Burnout Is Often a Values Clash


In both my NHS and private work, I’m seeing how often distress isn’t just about workload.


It’s about moral and cognitive dissonance.


About being asked to work in ways that don’t align with your understanding of justice.

About knowing more about neurodivergence than the systems you’re operating within.

About holding awareness of systemic inequities without structural power to shift them.


When therapists are exhausted, I’m increasingly asking:

Is this capacity? Or is this conscience?

The Work Is Structural


Finally and perhaps most importantly, I’m reminded daily that this isn’t just about individual support.


It’s about structures.


If we only respond to crisis moments, we miss the architecture that produces them.

If we only focus on “coping skills,” we miss environmental overwhelm.

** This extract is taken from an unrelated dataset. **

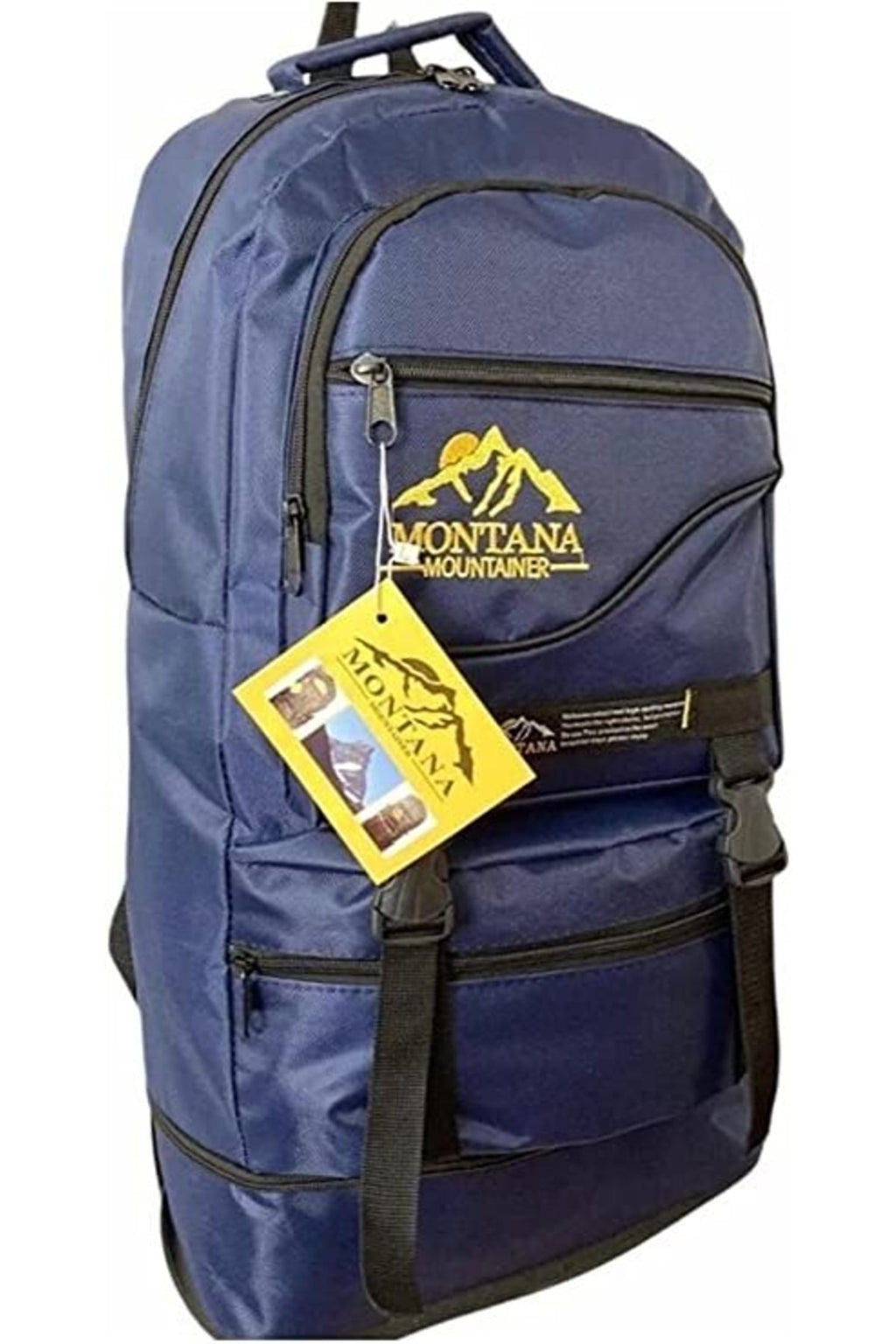 Montana 55+10 Litre Körüklü Su Geçirmez Çok Gözlü Okul-kampçı-seyahat-dağcı-outdoor Sırt Çantası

If we only look at individual regulation, we miss systemic dysregulation.


The people I work with keep teaching me this:


Their struggles make sense.

Their adaptations are intelligent.

Their distress is contextual.


Our job is not to normalise them into systems that harm them.


It’s to help reshape the systems.

Closing Reflections


If you’ve worked with me recently, in therapy, supervision, consultation, or training, you’ve shaped these reflections.


You’ve reminded me that:

  • Lived experience is expertise.

  • Regulation is foundational.

  • Language carries power.

  • Systems matter.


And that neurodivergent people are not problems to be solved, but humans navigating environments that often weren’t built with them in mind.


I’m grateful for the learning. Always.